# Problem to solve:
Find the line containing "How distant is". Return it and every line after it, unchanged, up to and including the last line.

** start Rows **

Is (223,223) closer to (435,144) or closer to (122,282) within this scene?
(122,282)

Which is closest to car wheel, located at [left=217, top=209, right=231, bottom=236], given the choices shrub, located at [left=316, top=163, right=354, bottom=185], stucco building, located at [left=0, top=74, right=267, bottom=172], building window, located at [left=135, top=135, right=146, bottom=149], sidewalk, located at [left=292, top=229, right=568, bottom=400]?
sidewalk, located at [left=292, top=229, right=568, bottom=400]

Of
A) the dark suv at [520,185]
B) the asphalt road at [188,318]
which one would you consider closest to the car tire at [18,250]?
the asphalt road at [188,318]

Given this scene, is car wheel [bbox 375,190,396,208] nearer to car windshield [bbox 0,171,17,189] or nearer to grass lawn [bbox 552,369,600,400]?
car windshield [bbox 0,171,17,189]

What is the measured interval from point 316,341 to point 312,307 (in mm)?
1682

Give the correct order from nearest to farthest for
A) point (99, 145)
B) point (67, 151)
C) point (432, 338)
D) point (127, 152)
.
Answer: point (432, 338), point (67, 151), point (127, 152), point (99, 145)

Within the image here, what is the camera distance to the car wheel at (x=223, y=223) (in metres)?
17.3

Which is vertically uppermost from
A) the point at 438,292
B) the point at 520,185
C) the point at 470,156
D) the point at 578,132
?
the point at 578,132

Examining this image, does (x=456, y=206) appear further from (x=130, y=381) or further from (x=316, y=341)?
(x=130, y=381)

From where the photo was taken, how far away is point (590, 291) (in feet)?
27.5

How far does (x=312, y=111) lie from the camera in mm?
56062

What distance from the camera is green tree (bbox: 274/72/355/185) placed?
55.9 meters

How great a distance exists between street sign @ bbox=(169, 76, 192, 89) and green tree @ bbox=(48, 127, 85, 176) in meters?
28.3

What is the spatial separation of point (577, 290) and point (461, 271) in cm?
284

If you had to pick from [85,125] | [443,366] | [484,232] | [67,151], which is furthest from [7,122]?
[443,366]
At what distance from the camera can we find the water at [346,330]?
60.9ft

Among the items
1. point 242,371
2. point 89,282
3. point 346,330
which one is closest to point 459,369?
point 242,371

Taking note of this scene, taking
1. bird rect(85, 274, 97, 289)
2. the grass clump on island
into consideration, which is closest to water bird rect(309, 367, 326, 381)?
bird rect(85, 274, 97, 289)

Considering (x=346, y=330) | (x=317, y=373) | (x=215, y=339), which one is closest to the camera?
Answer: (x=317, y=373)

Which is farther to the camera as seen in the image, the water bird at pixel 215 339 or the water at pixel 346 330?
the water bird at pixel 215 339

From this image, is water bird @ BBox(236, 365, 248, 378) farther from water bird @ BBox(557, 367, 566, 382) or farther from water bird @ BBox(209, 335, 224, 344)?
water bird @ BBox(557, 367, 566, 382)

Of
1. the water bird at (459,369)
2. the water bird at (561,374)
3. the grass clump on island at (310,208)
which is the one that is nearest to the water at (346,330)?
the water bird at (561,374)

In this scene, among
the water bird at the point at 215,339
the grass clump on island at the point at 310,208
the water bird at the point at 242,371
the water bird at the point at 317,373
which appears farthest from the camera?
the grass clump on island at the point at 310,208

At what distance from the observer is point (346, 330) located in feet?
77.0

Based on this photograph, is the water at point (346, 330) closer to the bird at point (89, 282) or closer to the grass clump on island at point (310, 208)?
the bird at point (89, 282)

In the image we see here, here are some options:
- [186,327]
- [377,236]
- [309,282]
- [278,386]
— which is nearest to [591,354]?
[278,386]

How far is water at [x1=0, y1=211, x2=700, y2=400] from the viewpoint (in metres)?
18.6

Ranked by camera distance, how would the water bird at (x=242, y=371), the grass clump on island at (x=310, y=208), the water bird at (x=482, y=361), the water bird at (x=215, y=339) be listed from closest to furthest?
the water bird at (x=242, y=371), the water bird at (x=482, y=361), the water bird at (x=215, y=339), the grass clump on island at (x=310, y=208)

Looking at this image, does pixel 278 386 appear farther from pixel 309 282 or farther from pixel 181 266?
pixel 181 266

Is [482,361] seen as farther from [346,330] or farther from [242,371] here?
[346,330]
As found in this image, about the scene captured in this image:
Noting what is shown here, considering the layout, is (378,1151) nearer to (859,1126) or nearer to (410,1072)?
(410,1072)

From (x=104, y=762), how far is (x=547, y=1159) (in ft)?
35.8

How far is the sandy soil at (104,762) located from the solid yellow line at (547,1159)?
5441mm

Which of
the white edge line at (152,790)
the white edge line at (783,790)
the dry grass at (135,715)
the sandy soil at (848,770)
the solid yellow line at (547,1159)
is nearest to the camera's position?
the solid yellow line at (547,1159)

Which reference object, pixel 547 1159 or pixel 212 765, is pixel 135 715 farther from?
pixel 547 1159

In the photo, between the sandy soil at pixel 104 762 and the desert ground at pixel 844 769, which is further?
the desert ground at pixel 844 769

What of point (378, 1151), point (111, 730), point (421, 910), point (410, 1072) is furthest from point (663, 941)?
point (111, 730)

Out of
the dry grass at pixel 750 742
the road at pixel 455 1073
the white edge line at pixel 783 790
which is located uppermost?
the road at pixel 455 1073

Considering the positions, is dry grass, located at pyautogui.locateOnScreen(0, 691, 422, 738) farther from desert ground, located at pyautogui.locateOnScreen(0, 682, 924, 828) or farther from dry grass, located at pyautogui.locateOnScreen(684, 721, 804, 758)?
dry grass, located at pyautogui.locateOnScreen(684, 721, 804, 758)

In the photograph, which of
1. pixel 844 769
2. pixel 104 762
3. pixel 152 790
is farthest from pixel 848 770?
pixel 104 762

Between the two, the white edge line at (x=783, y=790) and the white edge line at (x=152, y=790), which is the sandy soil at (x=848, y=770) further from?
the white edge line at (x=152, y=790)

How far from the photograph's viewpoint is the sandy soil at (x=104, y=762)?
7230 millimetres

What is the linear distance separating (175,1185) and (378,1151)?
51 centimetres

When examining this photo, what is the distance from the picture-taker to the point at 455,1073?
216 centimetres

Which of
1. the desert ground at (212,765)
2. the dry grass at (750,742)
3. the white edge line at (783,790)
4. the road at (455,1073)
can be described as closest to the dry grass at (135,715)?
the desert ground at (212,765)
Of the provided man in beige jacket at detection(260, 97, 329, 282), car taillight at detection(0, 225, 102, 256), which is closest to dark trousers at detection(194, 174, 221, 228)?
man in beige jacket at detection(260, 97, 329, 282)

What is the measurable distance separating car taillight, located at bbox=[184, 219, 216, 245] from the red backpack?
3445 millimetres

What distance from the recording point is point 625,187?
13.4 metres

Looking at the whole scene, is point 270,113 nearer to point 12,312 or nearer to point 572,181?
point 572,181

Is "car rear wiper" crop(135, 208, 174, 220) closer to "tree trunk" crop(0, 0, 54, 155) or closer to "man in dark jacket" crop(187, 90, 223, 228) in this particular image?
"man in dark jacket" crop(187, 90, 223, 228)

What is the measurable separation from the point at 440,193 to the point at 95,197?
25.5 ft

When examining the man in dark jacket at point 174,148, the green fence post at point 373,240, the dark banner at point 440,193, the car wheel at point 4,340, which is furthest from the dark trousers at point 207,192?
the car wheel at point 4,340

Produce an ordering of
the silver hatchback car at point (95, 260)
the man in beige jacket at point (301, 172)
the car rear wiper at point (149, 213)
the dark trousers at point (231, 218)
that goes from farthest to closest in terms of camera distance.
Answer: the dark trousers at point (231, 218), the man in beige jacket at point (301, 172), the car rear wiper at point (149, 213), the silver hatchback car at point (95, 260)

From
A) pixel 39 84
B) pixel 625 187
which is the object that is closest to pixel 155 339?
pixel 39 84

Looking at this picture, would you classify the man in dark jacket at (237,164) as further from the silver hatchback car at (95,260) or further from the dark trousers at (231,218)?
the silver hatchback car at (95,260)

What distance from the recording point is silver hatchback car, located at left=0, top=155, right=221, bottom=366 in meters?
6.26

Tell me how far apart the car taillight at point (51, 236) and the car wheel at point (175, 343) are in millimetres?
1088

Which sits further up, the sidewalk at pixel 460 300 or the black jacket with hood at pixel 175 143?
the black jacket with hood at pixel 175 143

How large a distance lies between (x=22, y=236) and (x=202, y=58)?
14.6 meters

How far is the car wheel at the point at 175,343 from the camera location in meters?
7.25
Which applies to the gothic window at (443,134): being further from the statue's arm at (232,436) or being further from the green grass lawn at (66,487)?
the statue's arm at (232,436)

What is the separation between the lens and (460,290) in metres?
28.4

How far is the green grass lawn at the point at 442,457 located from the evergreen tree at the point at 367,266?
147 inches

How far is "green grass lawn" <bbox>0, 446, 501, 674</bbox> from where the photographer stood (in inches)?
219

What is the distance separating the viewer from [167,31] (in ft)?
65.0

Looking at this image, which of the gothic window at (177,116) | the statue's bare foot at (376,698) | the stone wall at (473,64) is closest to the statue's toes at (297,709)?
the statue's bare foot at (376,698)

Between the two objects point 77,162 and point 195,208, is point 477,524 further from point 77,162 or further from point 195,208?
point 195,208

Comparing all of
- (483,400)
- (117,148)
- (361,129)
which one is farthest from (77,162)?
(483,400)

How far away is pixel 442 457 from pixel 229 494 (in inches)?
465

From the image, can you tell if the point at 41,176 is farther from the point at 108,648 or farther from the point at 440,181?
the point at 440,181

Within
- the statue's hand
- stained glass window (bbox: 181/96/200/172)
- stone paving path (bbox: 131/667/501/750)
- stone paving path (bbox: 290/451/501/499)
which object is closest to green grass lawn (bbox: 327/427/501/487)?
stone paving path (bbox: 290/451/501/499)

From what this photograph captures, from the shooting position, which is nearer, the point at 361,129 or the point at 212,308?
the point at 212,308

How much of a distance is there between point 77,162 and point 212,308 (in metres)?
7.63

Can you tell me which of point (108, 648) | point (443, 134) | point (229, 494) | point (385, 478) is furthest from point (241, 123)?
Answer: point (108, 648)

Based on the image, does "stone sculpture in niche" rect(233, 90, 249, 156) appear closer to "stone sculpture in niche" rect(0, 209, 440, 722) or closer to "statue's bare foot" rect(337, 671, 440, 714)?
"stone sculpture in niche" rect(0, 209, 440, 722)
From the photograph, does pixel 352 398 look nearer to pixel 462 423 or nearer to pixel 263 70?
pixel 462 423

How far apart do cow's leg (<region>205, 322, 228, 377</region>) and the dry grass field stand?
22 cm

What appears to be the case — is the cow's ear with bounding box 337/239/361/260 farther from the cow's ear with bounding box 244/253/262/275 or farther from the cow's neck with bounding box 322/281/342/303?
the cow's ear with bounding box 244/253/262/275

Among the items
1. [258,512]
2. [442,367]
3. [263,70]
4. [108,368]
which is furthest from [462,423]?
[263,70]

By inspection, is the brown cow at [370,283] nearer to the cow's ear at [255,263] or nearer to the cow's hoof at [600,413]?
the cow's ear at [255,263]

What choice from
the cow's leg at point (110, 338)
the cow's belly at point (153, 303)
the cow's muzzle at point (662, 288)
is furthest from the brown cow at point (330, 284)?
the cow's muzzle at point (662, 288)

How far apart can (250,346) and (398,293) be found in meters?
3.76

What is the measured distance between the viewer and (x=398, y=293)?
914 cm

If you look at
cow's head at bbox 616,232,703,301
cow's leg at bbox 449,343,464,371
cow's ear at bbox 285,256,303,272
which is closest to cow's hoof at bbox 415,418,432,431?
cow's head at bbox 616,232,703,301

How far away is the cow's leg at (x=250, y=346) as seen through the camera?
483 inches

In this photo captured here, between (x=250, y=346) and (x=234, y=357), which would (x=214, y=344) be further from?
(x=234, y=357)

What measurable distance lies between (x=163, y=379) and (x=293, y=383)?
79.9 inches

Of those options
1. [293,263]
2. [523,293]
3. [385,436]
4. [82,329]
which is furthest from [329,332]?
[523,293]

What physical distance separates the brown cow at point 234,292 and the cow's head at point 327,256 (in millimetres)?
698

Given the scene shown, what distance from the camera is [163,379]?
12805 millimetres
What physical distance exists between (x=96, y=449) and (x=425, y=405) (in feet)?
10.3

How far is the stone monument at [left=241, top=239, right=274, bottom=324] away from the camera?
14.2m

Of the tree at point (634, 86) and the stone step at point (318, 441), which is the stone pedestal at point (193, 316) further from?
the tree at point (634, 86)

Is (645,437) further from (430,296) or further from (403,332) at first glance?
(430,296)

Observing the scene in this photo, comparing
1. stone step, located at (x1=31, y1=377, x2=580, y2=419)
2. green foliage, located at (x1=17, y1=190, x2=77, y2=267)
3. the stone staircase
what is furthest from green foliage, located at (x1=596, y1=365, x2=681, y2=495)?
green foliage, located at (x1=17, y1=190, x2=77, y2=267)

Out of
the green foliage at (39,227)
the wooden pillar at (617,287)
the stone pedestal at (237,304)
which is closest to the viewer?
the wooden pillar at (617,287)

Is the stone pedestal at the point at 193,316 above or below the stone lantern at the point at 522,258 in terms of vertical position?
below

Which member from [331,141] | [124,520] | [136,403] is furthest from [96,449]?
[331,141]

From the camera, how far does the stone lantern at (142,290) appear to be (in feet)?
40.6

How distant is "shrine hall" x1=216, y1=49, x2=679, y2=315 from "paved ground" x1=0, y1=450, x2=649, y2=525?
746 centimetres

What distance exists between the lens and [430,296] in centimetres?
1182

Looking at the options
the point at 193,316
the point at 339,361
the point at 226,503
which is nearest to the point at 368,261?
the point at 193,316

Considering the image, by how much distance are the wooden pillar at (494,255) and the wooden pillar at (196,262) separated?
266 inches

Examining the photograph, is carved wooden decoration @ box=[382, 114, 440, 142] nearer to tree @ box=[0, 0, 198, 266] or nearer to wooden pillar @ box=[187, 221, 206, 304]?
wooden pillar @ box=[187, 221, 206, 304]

** end Rows **

# Reply:
How distant is "shrine hall" x1=216, y1=49, x2=679, y2=315 from "paved ground" x1=0, y1=450, x2=649, y2=525?
746 centimetres

What distance exists between the lens and [430,296] in centimetres?
1182

Looking at the options
the point at 193,316
the point at 339,361
the point at 226,503
which is nearest to the point at 368,261?
the point at 193,316

Considering the image, by how much distance are the wooden pillar at (494,255) and the wooden pillar at (196,262) separated?
266 inches

Examining the photograph, is carved wooden decoration @ box=[382, 114, 440, 142] nearer to tree @ box=[0, 0, 198, 266] or nearer to wooden pillar @ box=[187, 221, 206, 304]?
wooden pillar @ box=[187, 221, 206, 304]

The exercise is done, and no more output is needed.